> DOCUMENT EXCERPT:
______
Sunday, June 28, 2009

Crossing the Mason-Dixon Line

STATES VISITED: Pennsylvania / Maryland / Virginia / West Virginia

Before we left Bethlehem this morning, we did the obligatory spin through the old steel mills neighborhood. (I've written about this derelict site, once the proud home of the Bethlehem Steel Corporation, in my book 500 Places to See Before They Disappear.) Bob's father and all his uncles worked here for years; Bob himself had a summer job here as a janitor. Good incentive to go to college, you gotta say that for it. After the steel went bust, the smokestacks went cold and the mills stood empty for several years, big rusting ghosts in the center of town. I guess you could say they have their own weird poetry:
Finally, the Sands Casino rehabbed one of the old mills and recently opened it for business, offering nonstop slot action. Bob's sisters have been talking about this for ages, and I have to admit I was skeptical about it ever really happening. Well, it did, and this was our first chance to finally see it. I'm not sure this is exactly what this economically depressed area needs, but I have to give them props for the clever adaption of the industrial site. They've hung their blazing red logo on an old railroad crane across the entrance:
After that we drove out to the site of Bob's other summer job -- the Saucon Valley Country Club, where he used to caddy for the rich steel executives as they busily charmed clients into buying American steel. If this course hadn't been such a plum place to play golf, the U.S. steel mills might have gone belly-up years earlier. It's such a great course, it seems that they're having the U.S. Women's Open there right now -- at any rate we saw this giant merchandise tent set up at the edge of the course:
The real reason for going past the country club, though, is to drive on Saucon Valley Road, which has a fantastic series of whoopdedoo bumps -- if you drive fast enough (and we always do), it's like riding on a roller coaster. Ticklebelly Road, the kids call it. Well, I guess if you grow up in Bethlehem, you need to have something to do in the car on a Saturday night . . . .

* * * * *

We headed west on I-78 towards Reading, then followed I-81 south. By the time we needed to stop for lunch, we were at Carlisle, Pennsylvania. Its main claim to fame as far as we're concerned is Dickinson College. Hugh applied to Dickinson and got accepted, but he'd never actually visited the campus. Everyone told us it was beautiful, and they were right -- what a little gem, an ensemble of neat fieldstone buildings set around a shady quadrangle with these red Adirondack chairs plopped down on the grass. Here are the kids, buddying up to the statue of physician Benjamin Rush, Dickinson's founder. He looks like he's about to drop his book on Grace's head, doesn't he?
______
> EXERCISE TASK A: Extract from the blog entry the passage from "We headed west" to "head, doesn't he?".
The blog entry and the listing that follows it are unrelated and should be treated as separate material.
______
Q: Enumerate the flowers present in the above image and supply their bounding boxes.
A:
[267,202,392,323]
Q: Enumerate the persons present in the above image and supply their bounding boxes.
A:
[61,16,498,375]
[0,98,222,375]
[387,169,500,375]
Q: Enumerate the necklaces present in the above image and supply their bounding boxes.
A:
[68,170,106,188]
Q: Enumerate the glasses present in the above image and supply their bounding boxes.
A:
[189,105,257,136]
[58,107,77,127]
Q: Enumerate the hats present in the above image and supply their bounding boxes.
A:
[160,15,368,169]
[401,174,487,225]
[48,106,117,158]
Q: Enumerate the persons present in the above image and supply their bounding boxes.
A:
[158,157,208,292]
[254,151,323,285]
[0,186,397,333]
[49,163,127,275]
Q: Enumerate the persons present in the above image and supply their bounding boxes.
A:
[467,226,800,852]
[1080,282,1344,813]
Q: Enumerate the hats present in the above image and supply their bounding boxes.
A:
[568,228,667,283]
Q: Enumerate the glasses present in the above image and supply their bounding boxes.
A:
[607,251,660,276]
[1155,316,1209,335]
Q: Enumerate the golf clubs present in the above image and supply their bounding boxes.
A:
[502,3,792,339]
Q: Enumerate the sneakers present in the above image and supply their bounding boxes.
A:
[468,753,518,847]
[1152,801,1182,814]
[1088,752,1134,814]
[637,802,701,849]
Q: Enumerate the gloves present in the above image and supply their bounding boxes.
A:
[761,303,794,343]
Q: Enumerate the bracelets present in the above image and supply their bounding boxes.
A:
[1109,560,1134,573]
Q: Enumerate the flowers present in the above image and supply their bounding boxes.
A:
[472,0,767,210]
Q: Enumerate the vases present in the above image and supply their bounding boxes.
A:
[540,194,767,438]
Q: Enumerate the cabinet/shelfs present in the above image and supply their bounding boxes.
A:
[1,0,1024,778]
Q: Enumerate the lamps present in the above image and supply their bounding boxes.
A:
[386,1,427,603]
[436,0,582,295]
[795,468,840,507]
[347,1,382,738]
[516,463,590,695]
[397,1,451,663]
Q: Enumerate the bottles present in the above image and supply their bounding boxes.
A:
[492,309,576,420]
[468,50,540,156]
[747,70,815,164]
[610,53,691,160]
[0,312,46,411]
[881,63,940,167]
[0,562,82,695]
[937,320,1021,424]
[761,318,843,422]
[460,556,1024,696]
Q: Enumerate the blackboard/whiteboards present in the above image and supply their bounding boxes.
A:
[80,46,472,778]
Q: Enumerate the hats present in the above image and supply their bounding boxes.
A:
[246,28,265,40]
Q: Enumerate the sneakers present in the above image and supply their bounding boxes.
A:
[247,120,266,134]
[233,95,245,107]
______
> EXERCISE TASK B: Copy the lines of the listing from the line with "Q: Enumerate the gloves" through the end of the listing.

> EXERCISE ANSWER A:
We headed west on I-78 towards Reading, then followed I-81 south. By the time we needed to stop for lunch, we were at Carlisle, Pennsylvania. Its main claim to fame as far as we're concerned is Dickinson College. Hugh applied to Dickinson and got accepted, but he'd never actually visited the campus. Everyone told us it was beautiful, and they were right -- what a little gem, an ensemble of neat fieldstone buildings set around a shady quadrangle with these red Adirondack chairs plopped down on the grass. Here are the kids, buddying up to the statue of physician Benjamin Rush, Dickinson's founder. He looks like he's about to drop his book on Grace's head, doesn't he?

> EXERCISE ANSWER B:
Q: Enumerate the gloves present in the above image and supply their bounding boxes.
A:
[761,303,794,343]
Q: Enumerate the bracelets present in the above image and supply their bounding boxes.
A:
[1109,560,1134,573]
Q: Enumerate the flowers present in the above image and supply their bounding boxes.
A:
[472,0,767,210]
Q: Enumerate the vases present in the above image and supply their bounding boxes.
A:
[540,194,767,438]
Q: Enumerate the cabinet/shelfs present in the above image and supply their bounding boxes.
A:
[1,0,1024,778]
Q: Enumerate the lamps present in the above image and supply their bounding boxes.
A:
[386,1,427,603]
[436,0,582,295]
[795,468,840,507]
[347,1,382,738]
[516,463,590,695]
[397,1,451,663]
Q: Enumerate the bottles present in the above image and supply their bounding boxes.
A:
[492,309,576,420]
[468,50,540,156]
[747,70,815,164]
[610,53,691,160]
[0,312,46,411]
[881,63,940,167]
[0,562,82,695]
[937,320,1021,424]
[761,318,843,422]
[460,556,1024,696]
Q: Enumerate the blackboard/whiteboards present in the above image and supply their bounding boxes.
A:
[80,46,472,778]
Q: Enumerate the hats present in the above image and supply their bounding boxes.
A:
[246,28,265,40]
Q: Enumerate the sneakers present in the above image and supply their bounding boxes.
A:
[247,120,266,134]
[233,95,245,107]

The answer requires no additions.